▶ **PROBLEM REQUIREMENTS**
Reproduce the part of the material that runs from its first line through the line containing "282L458 325L478 352H512V279L477", including both of those lines.

▶ **SUPPLIED DATA**
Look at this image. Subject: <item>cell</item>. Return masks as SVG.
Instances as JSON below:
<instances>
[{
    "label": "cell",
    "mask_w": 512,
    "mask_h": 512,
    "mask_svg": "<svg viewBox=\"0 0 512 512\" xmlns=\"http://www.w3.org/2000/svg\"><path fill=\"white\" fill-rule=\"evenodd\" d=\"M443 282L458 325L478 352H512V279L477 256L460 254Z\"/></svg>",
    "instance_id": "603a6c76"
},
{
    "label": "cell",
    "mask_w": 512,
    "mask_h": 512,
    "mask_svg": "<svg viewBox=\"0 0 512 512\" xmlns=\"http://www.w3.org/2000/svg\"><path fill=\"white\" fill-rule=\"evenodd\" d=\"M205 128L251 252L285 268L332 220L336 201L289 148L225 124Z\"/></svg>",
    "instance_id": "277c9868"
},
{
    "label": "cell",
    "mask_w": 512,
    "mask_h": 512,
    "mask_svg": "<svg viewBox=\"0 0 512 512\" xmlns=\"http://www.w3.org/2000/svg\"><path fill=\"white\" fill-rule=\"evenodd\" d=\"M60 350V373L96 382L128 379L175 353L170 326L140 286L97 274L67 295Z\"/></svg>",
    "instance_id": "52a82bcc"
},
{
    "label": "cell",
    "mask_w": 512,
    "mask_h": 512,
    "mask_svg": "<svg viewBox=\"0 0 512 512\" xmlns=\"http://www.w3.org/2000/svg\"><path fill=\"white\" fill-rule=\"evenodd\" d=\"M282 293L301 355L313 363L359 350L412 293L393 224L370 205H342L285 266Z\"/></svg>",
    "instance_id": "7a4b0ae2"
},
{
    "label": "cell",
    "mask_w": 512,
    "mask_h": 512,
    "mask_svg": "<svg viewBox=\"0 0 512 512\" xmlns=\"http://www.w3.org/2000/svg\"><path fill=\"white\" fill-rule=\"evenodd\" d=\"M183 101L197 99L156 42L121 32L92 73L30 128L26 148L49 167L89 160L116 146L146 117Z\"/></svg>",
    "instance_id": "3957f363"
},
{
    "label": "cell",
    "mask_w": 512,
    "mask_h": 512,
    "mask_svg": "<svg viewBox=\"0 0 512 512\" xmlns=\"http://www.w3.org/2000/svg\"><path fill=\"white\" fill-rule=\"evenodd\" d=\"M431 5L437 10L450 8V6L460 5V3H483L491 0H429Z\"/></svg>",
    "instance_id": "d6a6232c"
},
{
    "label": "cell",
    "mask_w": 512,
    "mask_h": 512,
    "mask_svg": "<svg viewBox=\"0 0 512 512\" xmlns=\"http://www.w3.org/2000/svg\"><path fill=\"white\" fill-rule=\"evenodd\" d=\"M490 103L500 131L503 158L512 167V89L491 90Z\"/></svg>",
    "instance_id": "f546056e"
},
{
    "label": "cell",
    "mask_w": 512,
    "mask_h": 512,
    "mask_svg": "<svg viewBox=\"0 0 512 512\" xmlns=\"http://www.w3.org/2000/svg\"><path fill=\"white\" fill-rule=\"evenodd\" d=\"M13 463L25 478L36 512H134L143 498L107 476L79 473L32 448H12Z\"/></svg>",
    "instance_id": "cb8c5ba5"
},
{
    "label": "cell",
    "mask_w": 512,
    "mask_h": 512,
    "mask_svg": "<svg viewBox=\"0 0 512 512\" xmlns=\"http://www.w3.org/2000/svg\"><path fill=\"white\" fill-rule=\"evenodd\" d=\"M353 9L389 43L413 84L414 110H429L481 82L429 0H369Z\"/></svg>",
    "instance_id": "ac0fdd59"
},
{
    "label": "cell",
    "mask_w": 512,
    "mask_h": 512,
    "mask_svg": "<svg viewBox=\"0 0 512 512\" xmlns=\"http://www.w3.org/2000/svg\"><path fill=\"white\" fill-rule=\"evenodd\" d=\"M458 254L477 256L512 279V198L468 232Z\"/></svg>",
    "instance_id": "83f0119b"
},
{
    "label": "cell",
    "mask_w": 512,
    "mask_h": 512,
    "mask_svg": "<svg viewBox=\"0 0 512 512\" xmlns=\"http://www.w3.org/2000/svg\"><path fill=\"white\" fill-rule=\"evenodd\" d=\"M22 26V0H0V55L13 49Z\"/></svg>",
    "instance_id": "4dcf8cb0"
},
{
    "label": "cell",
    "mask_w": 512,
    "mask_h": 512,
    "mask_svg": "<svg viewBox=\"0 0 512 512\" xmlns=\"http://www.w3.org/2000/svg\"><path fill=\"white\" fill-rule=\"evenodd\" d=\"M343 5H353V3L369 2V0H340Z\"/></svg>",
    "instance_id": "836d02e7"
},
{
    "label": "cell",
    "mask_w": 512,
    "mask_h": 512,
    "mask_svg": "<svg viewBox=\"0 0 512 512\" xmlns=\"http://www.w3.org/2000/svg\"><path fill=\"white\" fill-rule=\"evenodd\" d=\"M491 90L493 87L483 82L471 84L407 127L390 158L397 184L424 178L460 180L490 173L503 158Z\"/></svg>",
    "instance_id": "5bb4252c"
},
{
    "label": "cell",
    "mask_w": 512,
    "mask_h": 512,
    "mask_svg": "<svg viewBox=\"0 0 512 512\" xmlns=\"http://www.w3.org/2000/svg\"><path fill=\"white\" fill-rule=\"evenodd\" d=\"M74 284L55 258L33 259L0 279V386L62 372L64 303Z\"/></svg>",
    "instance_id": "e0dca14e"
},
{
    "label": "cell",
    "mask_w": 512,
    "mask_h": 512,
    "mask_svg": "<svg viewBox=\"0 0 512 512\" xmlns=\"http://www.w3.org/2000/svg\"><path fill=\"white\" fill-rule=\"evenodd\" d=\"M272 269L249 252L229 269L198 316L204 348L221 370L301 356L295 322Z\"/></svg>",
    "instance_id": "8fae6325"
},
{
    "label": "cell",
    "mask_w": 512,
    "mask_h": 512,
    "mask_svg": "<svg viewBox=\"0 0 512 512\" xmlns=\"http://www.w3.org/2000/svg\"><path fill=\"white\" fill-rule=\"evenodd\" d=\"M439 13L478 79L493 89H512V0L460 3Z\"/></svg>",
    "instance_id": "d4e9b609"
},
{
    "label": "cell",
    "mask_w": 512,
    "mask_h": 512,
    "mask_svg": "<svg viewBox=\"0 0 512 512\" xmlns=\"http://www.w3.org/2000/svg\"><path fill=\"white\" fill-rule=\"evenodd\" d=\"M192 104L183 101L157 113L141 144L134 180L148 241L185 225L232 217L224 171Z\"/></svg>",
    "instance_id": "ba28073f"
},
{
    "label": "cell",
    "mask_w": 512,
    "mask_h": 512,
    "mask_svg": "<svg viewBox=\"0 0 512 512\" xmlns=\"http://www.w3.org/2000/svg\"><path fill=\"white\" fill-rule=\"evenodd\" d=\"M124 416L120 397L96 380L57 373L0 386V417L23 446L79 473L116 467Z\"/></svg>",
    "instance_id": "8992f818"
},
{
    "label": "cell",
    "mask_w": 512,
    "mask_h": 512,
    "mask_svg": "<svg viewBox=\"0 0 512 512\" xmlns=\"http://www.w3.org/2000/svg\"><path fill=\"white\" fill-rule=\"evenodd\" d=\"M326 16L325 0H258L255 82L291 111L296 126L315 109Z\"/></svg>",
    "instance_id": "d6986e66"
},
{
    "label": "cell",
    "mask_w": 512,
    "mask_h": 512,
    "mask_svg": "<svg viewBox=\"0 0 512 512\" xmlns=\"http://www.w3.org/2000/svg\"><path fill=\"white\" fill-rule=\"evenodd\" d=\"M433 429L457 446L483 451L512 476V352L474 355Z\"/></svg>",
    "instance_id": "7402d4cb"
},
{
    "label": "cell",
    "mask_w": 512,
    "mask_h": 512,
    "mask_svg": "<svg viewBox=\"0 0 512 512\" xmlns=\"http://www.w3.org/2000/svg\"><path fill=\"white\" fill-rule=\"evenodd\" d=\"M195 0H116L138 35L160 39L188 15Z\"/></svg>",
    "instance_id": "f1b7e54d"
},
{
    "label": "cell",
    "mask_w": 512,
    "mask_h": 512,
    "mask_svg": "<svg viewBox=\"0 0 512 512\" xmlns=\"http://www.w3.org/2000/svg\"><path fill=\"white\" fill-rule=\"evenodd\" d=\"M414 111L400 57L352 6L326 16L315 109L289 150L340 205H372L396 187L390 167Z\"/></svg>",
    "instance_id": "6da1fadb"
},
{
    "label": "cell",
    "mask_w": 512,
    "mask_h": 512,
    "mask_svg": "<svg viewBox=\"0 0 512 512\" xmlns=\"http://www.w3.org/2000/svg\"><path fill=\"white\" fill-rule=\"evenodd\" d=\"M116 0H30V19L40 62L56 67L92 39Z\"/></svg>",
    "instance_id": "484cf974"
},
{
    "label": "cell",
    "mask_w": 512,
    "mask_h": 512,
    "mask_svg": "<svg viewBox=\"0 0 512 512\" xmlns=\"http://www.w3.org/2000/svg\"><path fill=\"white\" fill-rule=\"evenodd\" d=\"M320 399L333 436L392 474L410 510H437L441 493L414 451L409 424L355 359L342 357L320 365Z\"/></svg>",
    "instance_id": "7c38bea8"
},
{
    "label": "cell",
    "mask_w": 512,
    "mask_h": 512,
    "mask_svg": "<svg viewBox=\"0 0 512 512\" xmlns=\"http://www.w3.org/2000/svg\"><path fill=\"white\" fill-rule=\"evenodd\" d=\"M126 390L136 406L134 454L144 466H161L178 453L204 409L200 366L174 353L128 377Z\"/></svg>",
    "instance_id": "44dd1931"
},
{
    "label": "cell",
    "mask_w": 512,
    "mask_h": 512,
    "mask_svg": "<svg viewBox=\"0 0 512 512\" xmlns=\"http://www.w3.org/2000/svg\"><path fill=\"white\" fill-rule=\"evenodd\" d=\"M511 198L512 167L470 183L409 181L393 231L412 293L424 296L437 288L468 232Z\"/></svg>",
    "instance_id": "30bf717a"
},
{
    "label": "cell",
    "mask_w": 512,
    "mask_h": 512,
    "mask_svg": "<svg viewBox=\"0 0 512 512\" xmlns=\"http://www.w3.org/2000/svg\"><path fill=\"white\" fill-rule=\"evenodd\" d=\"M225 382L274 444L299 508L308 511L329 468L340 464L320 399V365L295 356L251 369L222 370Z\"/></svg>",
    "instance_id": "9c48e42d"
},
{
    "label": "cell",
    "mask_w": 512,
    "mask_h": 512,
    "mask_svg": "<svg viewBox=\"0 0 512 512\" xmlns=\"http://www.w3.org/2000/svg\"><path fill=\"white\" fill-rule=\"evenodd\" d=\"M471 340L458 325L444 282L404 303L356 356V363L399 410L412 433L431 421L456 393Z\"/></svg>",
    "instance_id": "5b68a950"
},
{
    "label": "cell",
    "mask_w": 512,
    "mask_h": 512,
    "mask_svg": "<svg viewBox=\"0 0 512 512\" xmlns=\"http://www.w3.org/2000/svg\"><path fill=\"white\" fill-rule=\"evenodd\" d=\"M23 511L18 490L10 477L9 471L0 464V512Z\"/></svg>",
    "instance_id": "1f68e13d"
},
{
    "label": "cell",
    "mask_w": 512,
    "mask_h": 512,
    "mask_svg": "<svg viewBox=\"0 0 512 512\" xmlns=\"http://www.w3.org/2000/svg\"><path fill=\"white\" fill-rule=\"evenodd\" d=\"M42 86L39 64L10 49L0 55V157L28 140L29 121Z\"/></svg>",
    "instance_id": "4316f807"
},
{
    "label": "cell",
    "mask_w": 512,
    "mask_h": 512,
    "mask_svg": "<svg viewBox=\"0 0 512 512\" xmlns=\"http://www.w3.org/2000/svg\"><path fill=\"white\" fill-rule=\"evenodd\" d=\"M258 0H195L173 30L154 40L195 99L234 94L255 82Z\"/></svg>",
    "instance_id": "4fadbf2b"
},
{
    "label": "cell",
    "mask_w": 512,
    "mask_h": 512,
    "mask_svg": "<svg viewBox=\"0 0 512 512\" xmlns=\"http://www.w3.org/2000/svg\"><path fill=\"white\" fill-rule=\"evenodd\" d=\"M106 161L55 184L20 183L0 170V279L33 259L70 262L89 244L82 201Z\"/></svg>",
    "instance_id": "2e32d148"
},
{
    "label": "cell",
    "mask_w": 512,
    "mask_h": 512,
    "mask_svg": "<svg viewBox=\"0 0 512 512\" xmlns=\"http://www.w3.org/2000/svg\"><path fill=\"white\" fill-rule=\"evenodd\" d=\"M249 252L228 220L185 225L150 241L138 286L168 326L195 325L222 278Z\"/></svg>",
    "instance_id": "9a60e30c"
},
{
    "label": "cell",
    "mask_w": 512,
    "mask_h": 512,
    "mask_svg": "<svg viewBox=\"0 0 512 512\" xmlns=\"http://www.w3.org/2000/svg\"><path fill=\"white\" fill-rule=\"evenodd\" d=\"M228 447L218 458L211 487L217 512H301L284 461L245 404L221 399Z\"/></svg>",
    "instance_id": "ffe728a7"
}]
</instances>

▶ **ANSWER TO THE EXERCISE**
Look at this image. Subject: <item>cell</item>. Return masks as SVG.
Instances as JSON below:
<instances>
[{
    "label": "cell",
    "mask_w": 512,
    "mask_h": 512,
    "mask_svg": "<svg viewBox=\"0 0 512 512\" xmlns=\"http://www.w3.org/2000/svg\"><path fill=\"white\" fill-rule=\"evenodd\" d=\"M443 282L458 325L478 352H512V279L477 256L460 254Z\"/></svg>",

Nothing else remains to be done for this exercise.